Correspondence to: Michael B Ujiki, MD, Department of Surgery, North Shore University Health Systems, 2650 Ridge Avenue, Evanston, IL 60201, United States. mujiki@northshore.org

Telephone: +1-847-5701700

Received: August 29, 2014
Peer-review started: August 30, 2014
First decision: October 14, 2014
Revised: November 25, 2014
Accepted: January 18, 2015
Article in press: January 20, 2015
Published online: May 16, 2015
Processing time: 262 Days and 9.3 Hours

Abstract

Esophageal adenocarcinoma has the fastest growing incidence rate of any cancer in the United States, and currently carries a very poor prognosis with 5 years relative survival rates of less than 15%. Current curative treatment options are limited to esophagectomy, a procedure that suffers from high complication rates and high mortality rates. Metaplasia of the esophageal epithelium, a condition known as Barrett’s esophagus (BE), is widely accepted as the precursor lesion for adenocarcinoma of the esophagus. Recently, radio-frequency ablation has been shown to be an effective method to treat BE, although there is disagreement as to whether radio-frequency ablation should be used to treat all patients with BE or whether treatment should be reserved for those at high risk for progressing to esophageal adenocarcinoma while continuing to endoscopically survey those with low risk.
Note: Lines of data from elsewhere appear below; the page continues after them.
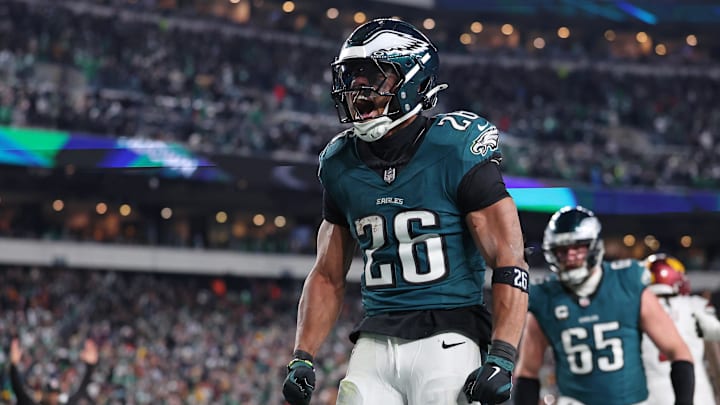 Jan 26, 2025; Philadelphia, PA, USA; Philadelphia Eagles running back Saquon Barkley (26) celebrates after a touchdown against the Washington Commanders during the second half in the NFC Championship game at Lincoln Financial Field. Mandatory Credit: Bill Streicher-Imagn Images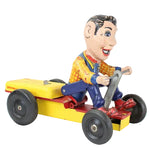 Howdy Doody toy figure driving a yellow toy car on a white background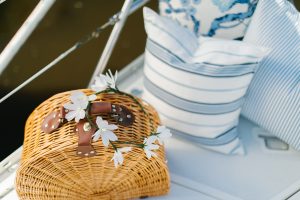 picnic basket on boat with stripped pillows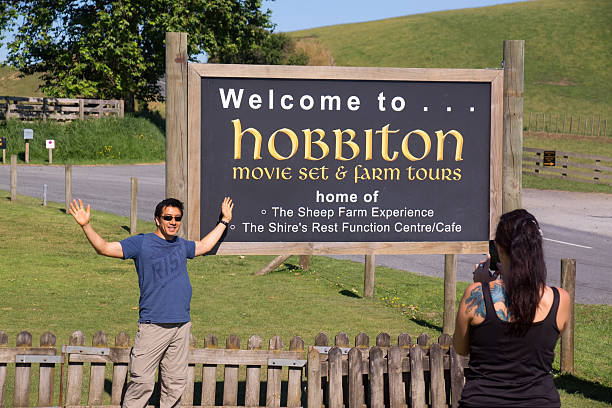 Hobbiton - Welcome Sign "Matamata, New Zealand - January 7, 2013: A visitor poses for a photo before a welcoming sign to Hobbiton. Hobbiton features an actual movie set of The Shire, used in the filming of the Lord of the Rings trilogy and The Hobbit." matamata new zealand stock pictures, royalty-free photos & images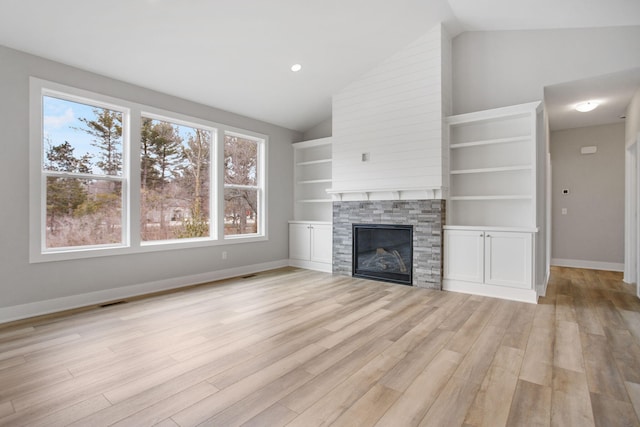 unfurnished living room featuring light wood finished floors, visible vents, baseboards, lofted ceiling, and a fireplace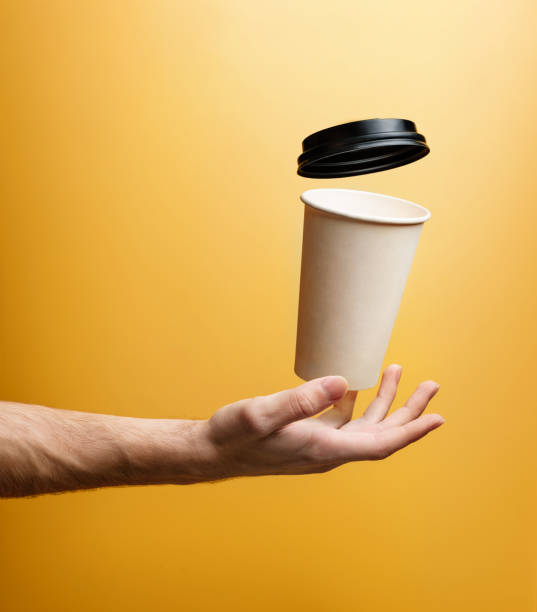 istock A paper glass for hot drinks levitates over a man's palm, close-up. 1386893980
Recent research has been targeted towards identifying those at greater risk for progression to esophageal adenocarcinoma so that radio-frequency ablation therapy can be used in a more targeted manner, decreasing the total health care cost as well as improving patient outcomes. This review discusses the current state of the literature regarding risk factors for progression from BE through dysplasia to esophageal adenocarcinoma, as well as the current need for an integrated scoring tool or risk stratification system capable of differentiating those patients at highest risk of progression in order to target these endoluminal therapies.

Keywords: Barrett’s esophagus; Esophageal adenocarcinoma; Endoscopy; Risk factors; Radiofrequency ablation; Antireflux surgery

Core tip: The transformation of Barrett’s esophagus to dysplasia and finally to esophageal adenocarcinoma is a multifactorial process encompassing effects from multiple known and unknown risk factors. Previously, radiofrequency ablation was reserved for use in high risk patients with high-grade dysplasia, but recent evidence supports the expansion of this technique to be potentially used to treat additional patients at moderate risk of progression, such as those with long segments, long duration of symptoms, and those patients who are unable or unwilling to take proton-pump inhibitors’s.